Am Mittwoch sind wir am Abend mit dem Schlitten einen Berg hochgegangen. Wir haben besprochen worauf wir achten müssen und dann haben wir ausgemacht an welchem Standort wir uns wieder treffen. Wir  sind alle mit dem Schlitten den Berg hinunter gefahren und es hat sehr viel Spaß gemacht. Dann haben wir uns alle nochmal getroffen und ein Foto gemacht.

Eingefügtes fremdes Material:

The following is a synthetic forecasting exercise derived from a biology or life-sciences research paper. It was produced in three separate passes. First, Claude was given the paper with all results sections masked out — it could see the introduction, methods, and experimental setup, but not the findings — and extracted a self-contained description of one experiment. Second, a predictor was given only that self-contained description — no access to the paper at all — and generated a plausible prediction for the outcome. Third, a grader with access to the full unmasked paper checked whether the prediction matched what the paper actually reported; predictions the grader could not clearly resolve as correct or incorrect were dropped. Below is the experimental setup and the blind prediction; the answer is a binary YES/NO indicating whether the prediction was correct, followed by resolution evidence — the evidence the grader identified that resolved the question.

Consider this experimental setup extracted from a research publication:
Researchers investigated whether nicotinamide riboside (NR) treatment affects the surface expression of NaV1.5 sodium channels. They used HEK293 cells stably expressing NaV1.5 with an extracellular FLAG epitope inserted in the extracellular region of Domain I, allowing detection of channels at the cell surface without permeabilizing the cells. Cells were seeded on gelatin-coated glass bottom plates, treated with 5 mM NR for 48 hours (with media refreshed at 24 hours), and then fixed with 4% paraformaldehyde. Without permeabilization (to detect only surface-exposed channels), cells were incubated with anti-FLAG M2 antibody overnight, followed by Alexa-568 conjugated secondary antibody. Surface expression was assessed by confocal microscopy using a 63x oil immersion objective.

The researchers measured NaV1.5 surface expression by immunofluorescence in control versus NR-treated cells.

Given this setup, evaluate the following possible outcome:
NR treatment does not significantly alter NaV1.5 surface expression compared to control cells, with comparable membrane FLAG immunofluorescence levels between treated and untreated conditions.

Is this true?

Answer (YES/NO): YES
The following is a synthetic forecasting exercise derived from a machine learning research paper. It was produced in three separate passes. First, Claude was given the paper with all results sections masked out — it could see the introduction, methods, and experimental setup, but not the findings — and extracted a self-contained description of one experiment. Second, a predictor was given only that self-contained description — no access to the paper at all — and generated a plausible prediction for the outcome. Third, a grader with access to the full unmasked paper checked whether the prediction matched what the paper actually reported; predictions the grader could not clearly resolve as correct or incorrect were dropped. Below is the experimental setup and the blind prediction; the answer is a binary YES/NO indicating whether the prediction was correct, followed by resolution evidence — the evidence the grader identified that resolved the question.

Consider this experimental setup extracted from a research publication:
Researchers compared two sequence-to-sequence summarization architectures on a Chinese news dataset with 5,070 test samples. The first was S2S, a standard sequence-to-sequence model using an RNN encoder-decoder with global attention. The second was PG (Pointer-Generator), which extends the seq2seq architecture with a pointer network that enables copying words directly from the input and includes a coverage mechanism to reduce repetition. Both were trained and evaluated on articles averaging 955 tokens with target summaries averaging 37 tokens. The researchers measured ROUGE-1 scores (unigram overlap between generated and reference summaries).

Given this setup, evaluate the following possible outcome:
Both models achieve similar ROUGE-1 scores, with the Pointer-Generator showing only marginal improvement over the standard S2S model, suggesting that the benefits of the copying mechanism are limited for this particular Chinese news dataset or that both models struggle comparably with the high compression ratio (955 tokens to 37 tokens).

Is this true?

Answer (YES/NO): NO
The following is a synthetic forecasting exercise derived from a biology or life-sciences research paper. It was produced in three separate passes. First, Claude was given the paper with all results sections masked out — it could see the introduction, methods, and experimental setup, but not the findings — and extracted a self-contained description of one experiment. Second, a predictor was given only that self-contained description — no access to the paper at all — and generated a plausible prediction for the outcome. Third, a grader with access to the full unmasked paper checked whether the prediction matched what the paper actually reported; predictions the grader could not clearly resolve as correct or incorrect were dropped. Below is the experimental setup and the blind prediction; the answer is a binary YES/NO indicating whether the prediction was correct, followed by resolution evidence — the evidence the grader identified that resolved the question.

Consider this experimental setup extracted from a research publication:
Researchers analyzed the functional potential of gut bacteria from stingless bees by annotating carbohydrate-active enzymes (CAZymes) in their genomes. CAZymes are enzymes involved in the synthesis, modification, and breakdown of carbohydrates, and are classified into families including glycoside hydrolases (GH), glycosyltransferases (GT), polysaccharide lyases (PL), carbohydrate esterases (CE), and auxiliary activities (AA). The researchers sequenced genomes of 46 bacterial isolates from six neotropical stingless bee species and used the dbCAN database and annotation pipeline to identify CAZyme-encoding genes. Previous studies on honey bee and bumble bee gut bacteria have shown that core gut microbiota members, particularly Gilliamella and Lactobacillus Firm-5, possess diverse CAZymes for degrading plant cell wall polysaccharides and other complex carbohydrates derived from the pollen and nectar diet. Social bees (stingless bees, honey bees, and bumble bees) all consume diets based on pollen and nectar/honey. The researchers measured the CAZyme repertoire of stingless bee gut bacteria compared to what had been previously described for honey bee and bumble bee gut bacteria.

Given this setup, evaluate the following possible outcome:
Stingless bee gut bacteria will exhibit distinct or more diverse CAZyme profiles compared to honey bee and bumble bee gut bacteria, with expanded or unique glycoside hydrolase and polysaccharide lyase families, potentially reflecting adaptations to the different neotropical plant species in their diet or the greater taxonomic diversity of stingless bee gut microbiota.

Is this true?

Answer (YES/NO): NO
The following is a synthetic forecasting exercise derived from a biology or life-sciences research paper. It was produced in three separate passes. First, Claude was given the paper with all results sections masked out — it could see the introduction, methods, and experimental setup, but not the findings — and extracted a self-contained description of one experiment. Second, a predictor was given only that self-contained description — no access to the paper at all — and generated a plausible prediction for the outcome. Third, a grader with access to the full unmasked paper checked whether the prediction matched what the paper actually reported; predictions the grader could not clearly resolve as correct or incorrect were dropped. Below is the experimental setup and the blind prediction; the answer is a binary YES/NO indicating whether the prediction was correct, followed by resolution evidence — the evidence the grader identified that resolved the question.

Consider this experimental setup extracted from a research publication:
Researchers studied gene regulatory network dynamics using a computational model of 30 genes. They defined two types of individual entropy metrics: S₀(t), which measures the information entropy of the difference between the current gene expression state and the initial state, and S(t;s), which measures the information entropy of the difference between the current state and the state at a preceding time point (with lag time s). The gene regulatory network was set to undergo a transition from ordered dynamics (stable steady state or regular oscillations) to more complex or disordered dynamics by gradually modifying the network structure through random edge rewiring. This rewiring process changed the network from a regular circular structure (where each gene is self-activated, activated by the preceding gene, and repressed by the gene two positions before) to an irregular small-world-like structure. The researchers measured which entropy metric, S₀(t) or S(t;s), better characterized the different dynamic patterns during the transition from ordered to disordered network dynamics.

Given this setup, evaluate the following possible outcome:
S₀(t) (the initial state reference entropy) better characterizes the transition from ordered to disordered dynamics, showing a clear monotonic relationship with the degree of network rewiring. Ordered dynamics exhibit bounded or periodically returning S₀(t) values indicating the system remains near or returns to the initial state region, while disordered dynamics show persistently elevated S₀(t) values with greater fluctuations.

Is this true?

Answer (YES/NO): NO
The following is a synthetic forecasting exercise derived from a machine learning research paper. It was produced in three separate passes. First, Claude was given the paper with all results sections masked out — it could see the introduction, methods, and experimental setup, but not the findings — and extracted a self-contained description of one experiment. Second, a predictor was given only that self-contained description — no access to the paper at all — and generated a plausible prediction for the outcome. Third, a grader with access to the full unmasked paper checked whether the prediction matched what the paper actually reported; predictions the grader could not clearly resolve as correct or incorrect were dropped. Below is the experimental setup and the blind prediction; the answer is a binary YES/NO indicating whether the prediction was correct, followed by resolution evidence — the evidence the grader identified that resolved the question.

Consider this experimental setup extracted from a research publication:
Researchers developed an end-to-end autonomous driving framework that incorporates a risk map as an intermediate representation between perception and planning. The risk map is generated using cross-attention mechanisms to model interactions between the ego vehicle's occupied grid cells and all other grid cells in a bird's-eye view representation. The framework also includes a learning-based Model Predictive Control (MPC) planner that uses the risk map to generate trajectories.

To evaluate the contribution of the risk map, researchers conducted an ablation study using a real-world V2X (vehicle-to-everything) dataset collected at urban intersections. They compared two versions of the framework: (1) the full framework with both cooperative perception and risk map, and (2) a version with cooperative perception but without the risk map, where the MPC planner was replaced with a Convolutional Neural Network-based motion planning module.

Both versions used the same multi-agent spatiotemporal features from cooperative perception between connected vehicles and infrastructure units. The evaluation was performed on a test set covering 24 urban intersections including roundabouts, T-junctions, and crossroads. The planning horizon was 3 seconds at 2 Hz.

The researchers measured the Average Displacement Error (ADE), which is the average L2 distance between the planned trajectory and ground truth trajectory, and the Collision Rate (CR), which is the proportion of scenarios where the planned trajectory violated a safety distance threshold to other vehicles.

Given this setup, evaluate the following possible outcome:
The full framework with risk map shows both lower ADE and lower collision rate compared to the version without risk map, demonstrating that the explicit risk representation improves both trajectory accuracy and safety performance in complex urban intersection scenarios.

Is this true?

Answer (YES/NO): YES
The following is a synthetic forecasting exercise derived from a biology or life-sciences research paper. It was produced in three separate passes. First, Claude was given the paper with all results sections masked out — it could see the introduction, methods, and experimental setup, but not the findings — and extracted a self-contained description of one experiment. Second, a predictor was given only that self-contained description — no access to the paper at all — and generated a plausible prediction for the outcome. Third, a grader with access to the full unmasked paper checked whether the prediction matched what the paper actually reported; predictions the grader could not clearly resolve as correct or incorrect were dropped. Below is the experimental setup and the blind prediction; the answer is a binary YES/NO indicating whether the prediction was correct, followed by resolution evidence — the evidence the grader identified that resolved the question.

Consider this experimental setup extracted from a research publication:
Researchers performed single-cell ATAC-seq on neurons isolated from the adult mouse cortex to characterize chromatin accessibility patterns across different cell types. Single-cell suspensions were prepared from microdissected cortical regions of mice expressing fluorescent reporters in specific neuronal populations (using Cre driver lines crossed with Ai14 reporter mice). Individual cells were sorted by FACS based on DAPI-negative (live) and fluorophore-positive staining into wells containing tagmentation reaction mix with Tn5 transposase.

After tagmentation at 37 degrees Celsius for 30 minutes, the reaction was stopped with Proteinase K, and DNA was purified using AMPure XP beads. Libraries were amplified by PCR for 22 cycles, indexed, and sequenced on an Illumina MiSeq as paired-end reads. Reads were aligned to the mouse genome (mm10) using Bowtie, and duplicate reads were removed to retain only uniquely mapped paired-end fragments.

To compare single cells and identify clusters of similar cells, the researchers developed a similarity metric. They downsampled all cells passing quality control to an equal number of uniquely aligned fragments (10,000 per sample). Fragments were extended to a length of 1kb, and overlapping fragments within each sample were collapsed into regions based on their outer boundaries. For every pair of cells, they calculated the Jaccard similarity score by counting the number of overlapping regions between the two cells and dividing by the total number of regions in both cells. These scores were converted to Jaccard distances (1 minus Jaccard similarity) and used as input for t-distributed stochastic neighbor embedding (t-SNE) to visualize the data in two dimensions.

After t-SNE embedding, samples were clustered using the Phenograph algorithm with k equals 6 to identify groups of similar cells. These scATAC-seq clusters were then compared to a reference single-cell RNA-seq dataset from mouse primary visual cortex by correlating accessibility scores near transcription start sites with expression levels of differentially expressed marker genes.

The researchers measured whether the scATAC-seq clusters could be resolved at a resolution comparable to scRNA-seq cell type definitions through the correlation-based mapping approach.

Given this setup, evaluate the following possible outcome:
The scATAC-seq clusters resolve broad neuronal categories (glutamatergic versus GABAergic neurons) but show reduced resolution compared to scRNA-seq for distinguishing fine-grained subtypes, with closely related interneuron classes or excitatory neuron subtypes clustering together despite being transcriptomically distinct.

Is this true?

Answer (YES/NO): NO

Im glänzende Mondlicht sind wir wieder zur Jugendherberge gegangen.

(Damian, Justin)

Eisplatten

Wir alle haben Eisplatten gemacht.  Abends  haben wir Kerzen dazugestellt und sie haben die ganze Nacht die Platten beleuchtet. Wir haben verschiedene Eisplatten gemacht: Groß, klein, breit, schmal. Manche waren schwer, andere leicht.

Wir haben ein Loch gegraben und die Müllsäcke reingelegt. Dann haben wir Wasser reingeschüttet und Blumen, Knospen und Zweige reingelegt. und einen Tag gewartet bis sie gefroren sind.